Старик рассказывал, будто в прежние времена, ещё до перехода, многие люди думали: на небище Бог сидит. Будто он всех слышал и всем помогал. Говаривал он Василю, что надоело Богу дурному люду помогать, так как по нечестному своему поведению, человеческое племя обидело Бога, природу, живых существ, леса, реки и поля портило и поганило. Тогда Бог и решил нечисть в наказанье выпустить и перестал помогать людям.
А прогневавшие его людишки в нежить и обернулись. Может, сказки это, никто уже и не помнит как верить в Бога, да просить о чём. Вот и стали люди сами по себе жить, без веры в высшее. А человек – это тот же зверь, организмы – то по одному принципу работают: едят, спят, да нужду справляют. Отчего людям вздумалось, что они портить живое право имеют, уж никто о таком и не задумывается. Знай, свой интерес корыстный соблюдают.
С этими мыслями Василь и бродил всю зиму.

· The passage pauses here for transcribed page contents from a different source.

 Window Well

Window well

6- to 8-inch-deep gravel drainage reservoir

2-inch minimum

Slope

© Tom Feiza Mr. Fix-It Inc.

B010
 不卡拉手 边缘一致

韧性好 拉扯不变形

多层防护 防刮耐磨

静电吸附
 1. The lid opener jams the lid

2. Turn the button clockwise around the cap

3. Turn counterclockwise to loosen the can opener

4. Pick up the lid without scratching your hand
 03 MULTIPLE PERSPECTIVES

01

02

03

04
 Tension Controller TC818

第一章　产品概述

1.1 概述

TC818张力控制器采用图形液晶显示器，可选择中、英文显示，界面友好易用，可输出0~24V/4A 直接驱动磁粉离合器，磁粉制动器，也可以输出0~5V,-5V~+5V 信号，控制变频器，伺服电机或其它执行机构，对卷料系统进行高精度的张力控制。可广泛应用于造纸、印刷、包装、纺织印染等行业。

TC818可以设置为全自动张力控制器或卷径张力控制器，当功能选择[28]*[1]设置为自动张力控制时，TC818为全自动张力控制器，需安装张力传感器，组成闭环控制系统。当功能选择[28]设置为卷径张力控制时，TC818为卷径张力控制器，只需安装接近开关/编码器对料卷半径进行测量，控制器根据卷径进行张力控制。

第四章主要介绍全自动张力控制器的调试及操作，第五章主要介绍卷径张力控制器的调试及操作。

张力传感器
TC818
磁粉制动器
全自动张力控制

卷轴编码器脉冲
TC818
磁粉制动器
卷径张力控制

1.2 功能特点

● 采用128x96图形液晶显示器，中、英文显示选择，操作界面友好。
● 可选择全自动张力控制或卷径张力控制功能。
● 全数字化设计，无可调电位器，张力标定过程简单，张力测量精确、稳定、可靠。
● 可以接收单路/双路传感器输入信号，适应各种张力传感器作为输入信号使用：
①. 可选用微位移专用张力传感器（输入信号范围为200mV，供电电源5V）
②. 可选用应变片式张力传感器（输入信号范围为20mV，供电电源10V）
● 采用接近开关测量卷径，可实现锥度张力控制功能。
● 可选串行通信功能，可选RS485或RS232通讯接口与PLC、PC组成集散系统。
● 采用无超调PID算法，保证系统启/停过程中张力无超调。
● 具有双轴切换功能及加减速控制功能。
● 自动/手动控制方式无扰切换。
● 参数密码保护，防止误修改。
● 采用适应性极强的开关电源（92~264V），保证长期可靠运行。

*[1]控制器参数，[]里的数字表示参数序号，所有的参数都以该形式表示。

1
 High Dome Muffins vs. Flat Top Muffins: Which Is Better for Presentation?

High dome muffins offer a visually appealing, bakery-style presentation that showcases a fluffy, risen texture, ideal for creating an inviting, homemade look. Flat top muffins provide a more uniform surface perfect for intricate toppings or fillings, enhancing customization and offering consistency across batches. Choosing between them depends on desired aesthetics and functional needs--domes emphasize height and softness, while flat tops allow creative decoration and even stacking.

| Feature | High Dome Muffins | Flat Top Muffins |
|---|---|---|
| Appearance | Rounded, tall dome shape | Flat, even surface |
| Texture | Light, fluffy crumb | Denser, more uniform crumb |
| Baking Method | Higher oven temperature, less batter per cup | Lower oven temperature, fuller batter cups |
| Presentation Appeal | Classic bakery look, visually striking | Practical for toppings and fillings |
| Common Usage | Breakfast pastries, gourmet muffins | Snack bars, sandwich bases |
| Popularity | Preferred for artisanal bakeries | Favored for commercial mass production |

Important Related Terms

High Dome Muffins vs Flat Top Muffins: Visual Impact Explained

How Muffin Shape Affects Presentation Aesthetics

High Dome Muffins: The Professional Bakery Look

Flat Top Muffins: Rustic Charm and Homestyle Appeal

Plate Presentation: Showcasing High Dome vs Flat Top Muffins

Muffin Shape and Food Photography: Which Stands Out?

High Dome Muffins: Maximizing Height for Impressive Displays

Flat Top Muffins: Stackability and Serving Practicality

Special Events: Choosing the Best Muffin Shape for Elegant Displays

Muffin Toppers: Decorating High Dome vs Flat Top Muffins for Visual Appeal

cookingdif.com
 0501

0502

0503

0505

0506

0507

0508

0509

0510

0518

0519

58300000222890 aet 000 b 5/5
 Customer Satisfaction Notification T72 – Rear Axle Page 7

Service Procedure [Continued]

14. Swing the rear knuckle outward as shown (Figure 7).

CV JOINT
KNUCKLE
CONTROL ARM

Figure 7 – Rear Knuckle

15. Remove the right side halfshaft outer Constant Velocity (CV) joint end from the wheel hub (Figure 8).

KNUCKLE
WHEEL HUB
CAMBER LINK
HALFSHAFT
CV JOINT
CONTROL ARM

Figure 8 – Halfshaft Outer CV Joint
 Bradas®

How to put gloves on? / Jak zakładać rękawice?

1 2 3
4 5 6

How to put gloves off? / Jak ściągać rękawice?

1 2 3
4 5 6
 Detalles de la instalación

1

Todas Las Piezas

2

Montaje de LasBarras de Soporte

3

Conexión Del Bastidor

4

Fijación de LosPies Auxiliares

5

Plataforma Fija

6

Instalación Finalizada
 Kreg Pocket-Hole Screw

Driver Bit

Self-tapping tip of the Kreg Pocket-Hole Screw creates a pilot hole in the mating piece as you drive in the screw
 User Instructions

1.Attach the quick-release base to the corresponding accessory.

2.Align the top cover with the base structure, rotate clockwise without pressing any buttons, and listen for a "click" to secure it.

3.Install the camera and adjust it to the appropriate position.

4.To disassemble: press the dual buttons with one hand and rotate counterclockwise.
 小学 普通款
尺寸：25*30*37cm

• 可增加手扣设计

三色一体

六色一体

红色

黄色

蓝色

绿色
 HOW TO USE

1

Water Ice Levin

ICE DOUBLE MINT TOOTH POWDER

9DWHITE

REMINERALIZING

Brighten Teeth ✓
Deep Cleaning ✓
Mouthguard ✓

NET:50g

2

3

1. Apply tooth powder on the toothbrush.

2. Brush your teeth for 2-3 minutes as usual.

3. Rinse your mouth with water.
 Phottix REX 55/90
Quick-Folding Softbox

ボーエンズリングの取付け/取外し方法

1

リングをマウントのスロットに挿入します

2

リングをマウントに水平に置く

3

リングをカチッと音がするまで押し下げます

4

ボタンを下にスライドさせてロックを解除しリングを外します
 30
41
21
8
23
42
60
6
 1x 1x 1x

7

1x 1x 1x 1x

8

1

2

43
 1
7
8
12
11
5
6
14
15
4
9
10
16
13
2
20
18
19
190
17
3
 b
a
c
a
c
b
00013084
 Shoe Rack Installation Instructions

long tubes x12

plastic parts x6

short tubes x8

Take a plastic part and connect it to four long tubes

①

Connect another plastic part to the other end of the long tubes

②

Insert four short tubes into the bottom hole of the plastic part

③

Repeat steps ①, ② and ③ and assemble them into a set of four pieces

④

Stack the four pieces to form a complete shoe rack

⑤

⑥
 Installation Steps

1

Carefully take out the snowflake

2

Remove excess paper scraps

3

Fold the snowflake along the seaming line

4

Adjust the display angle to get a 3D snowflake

А люди, наблюдая за его шастаньем, у виска крутили, мол, совсем полоумный. Зимой принято дома сидеть, да чаи пить, а не шастать без дела.
Так всю зиму и начало весны прожив, Василь решил организовать, как степлеет, поход за истиной.
Набирался он храбрости к Водяному пойти. Уж он-то знал, наверняка много. Так знание ему нужно стало, что собственное существование смысл перестало иметь. Зачем жить, если ничего не понимаешь? Вот куда бы было интересней с истиной в голове.
Думал Василь, что нужно болотного Царя чем-то задобрить, а так же знал, будто тот сказки любит. Посчитал он, что сей план должен сработать. Он водяному угощение, подарки, да сказки, а царь пусть истину говорит, может, и не сожрёт. А коль сожрёт, так и пусть, жить Василю уж совсем неинтересно было. До того дошёл, что сам с собой всю зиму и проговорил. Тет-а-тет, так сказать.
Ну это же уже совсем кукуха поехала. А дальше, что его ждёт? Одуреет, одичает и сгинет совсем. Так что пока ум за разум не зашёл и мозг не разжижился, надо что-то делать.